Assange, who is expected to be met at the airport by his wife, Stella Assange, and their two children, is scheduled to hold a press conference at a hotel in the Australian capital in a couple of hours, his first appearance in front of the media since his release from prison in the UK on Monday.

The 52-year-old Australian activist, journalist and “hacker” appeared early Wednesday in U.S. federal court in the Northern Mariana Islands on Saipan, where Magistrate Judge Ramona Villagomez agreed to terms agreed between the U.S. Department of Justice and Assange’s defense.

Under the agreement, under which Assange pleaded guilty today to conspiring to obtain and disclose classified U.S. documents, Villagomez sentenced Assange to 62 months in prison, recognizing time already served in Belmarsh High Security Prison in the United Kingdom, and he was released.

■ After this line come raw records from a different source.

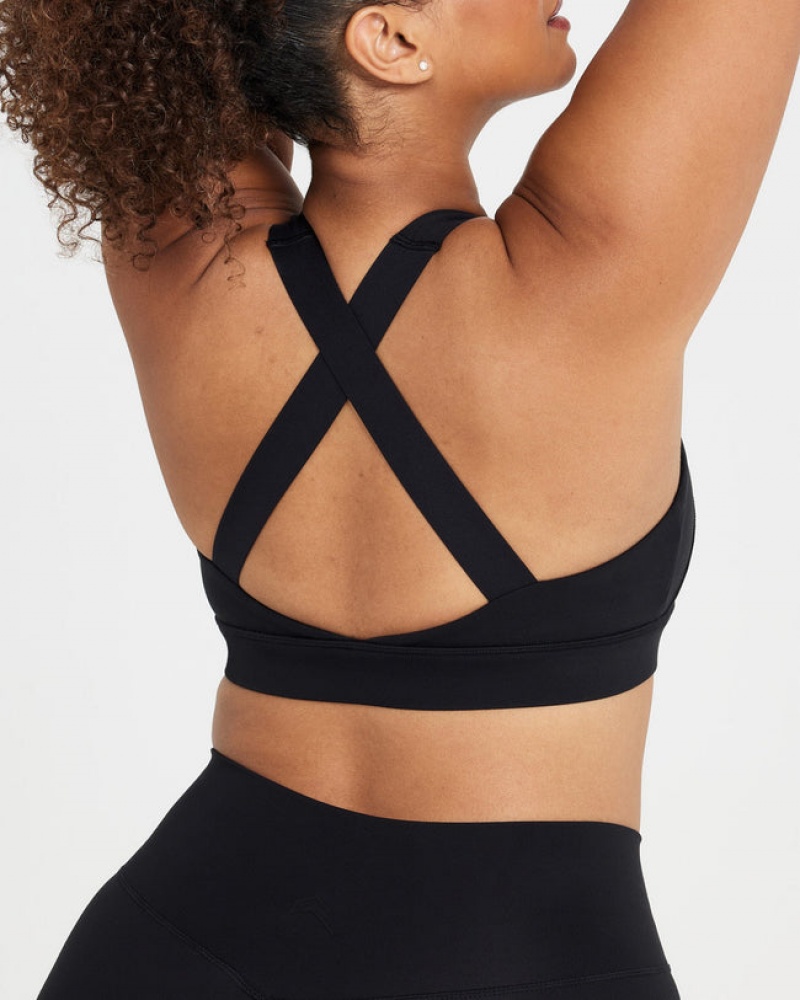 Black Oner Active Timeless Wide Strap Sports Bras | 27184PQRY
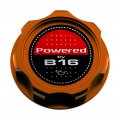 Vms Racing Orange Oil Cap With Powered By B16 Emblem In Cnc Machined Billet Aluminum Compatible Honda Integra Series Engines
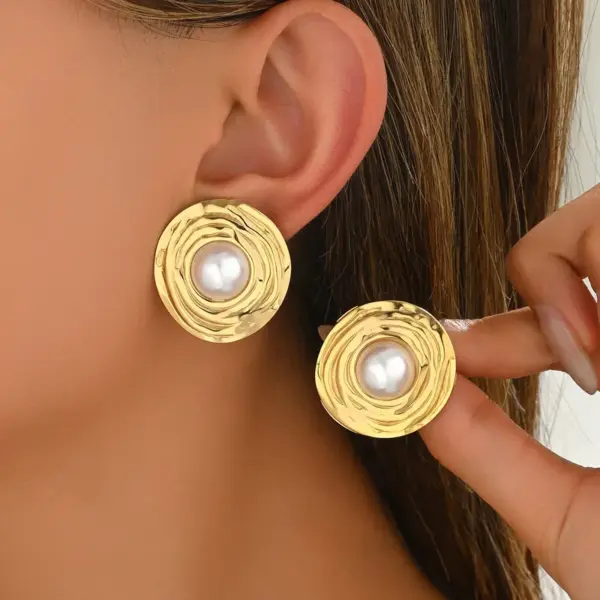 Wholesale 304 Stainless Steel Geometric PVD Coated Glass Real Gold Plated Real Gold Plated Casual Simple Style Waterproof Non Tarnish Ear Studs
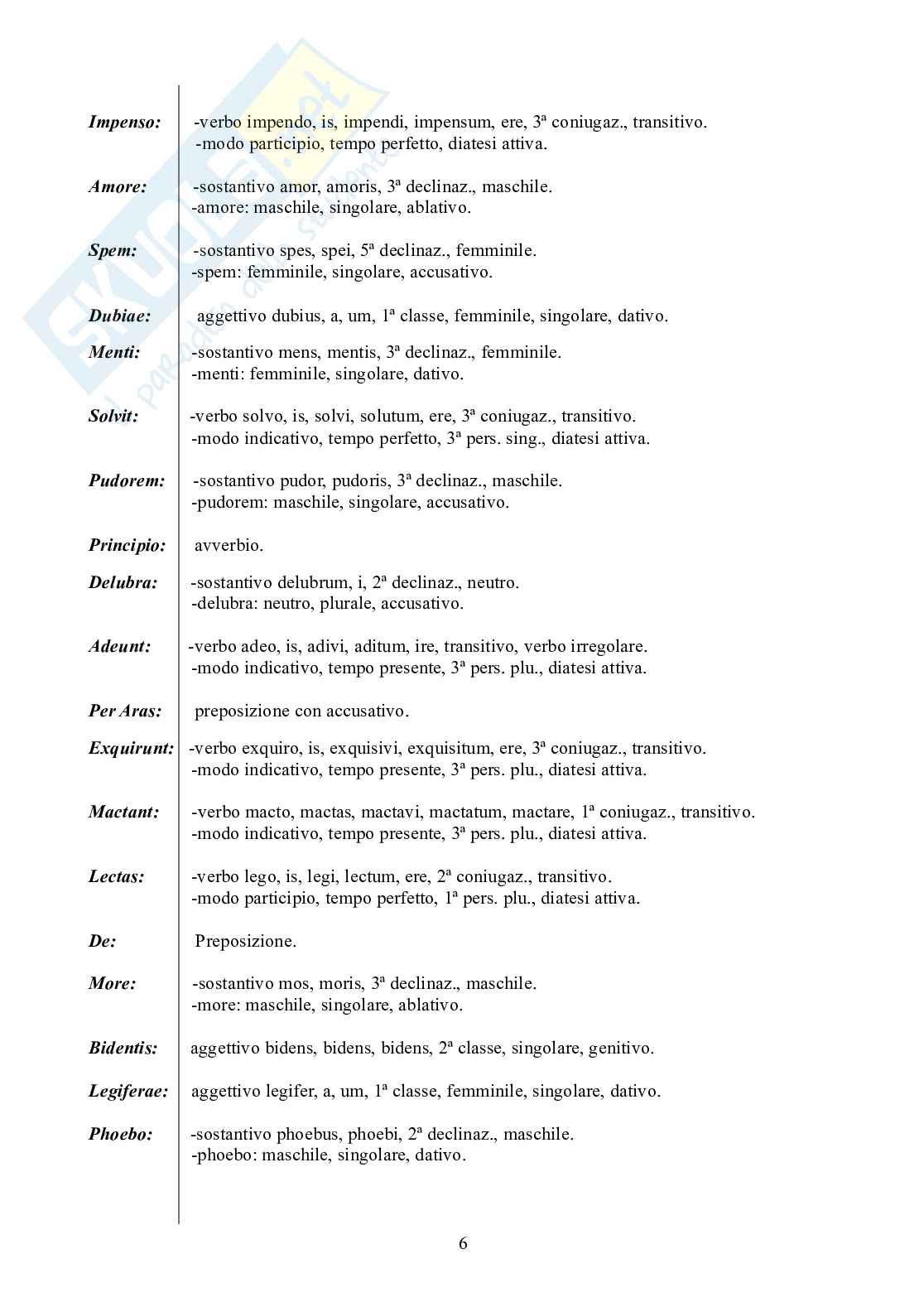 Esercitazioni obbligatorie di Letteratura latina 1 sull'Eneide  Pag. 6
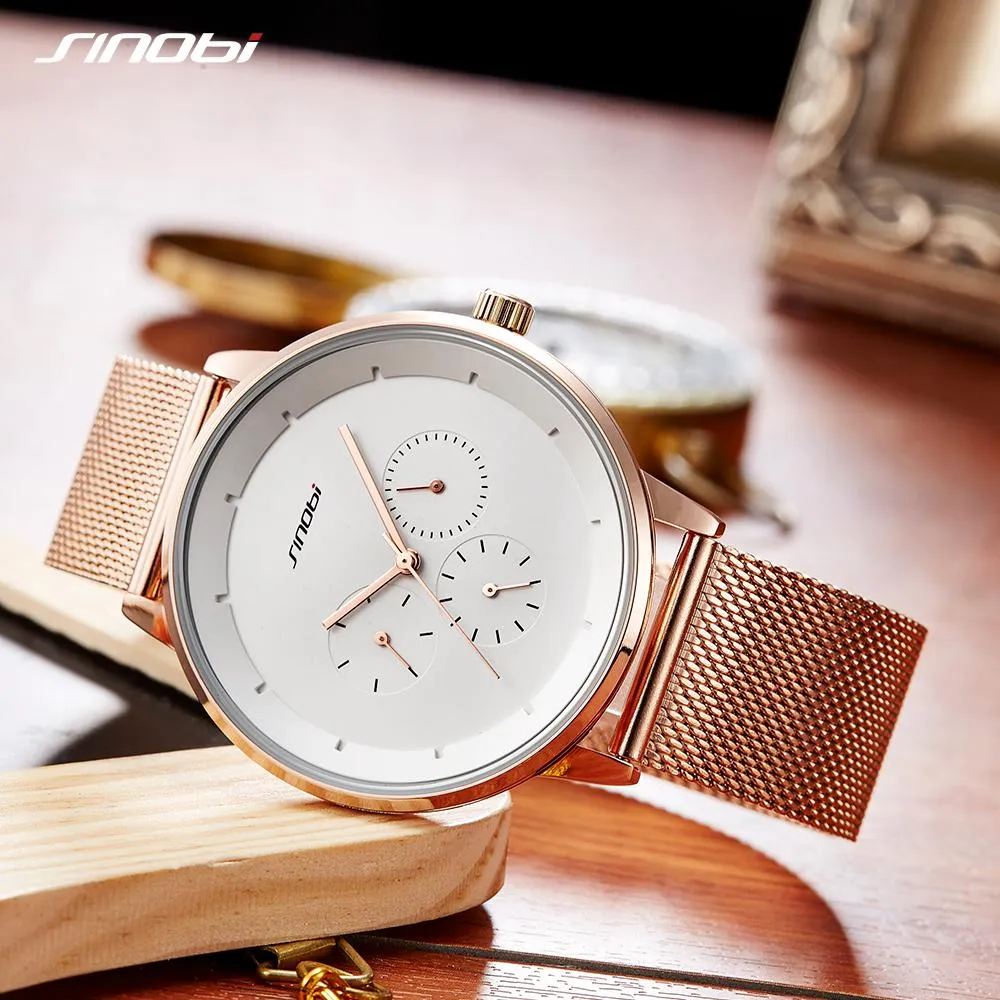 2023 Rose Gold Men Watch SINOBI Top Brand Luxury Milan Mesh Band Fashion Casual Date Calendar Quartz Clock Business Watches Mens Gift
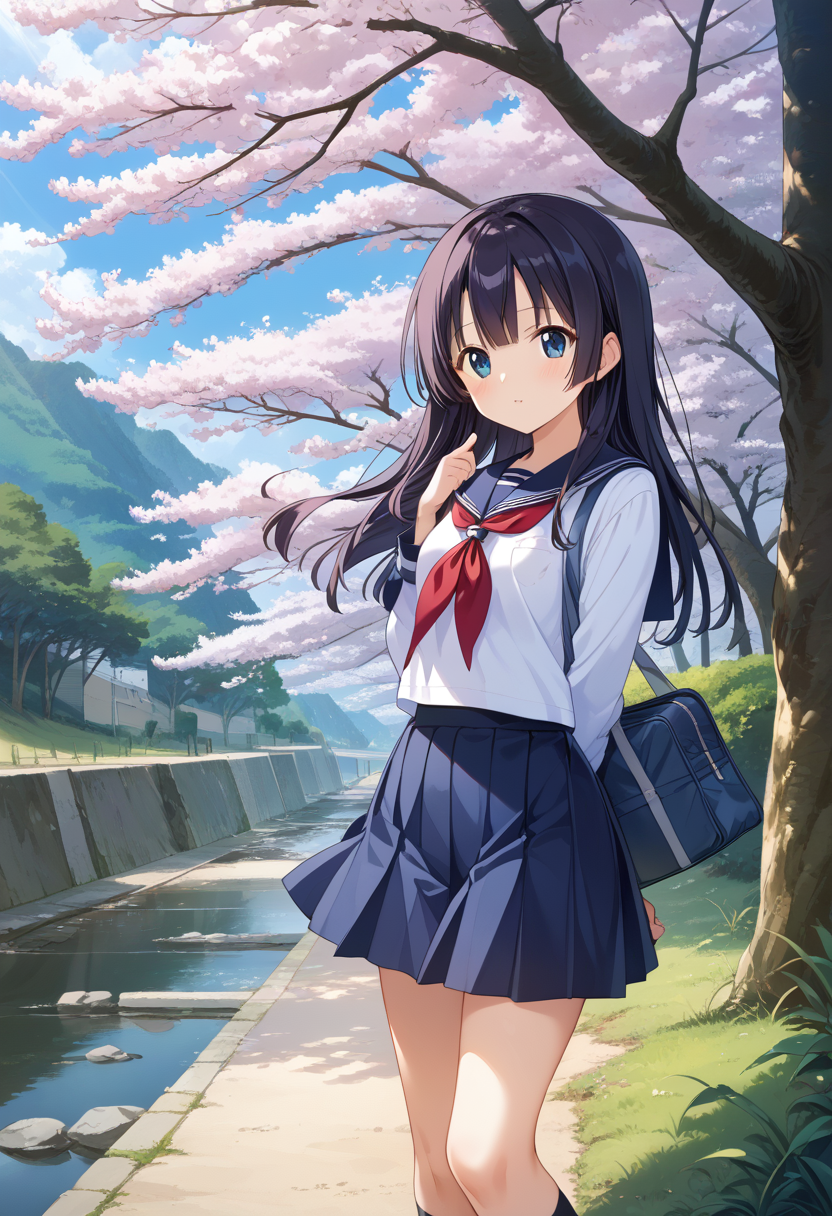score_9, score_8_up, score_7_up, rating_safe, masterpiece, best quality, absurdres, unity 8k wallpaper, official art, official style, source_anime, uncensored, game cg, megami magazine,
syukugawa, tree, outdoors, scenery, cherry blossoms, day, multiple girls, real world location, school uniform, skirt, grass, 
 <lora:syukugawa_PONY_V1:1>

The Australian’s defense requested to hold the hearing in this U.S. territory because of its proximity to Australia and because Assange did not wish to travel to continental U.S. soil.

This episode ends a 14-year saga that began in 2010 with the largest leak of classified documents in U.S. history, revealing attacks on civilians in Iraq and Afghanistan, as well as the mistreatment of prisoners in Guantanamo, among other issues.

Following the leak, Sweden issued a warrant for his arrest on charges of sexual abuse, which were later dropped. Assange took refuge in 2012 in the Ecuadorian embassy in London, until 2019 when he was arrested by British authorities, spending the last five years in a high-security prison.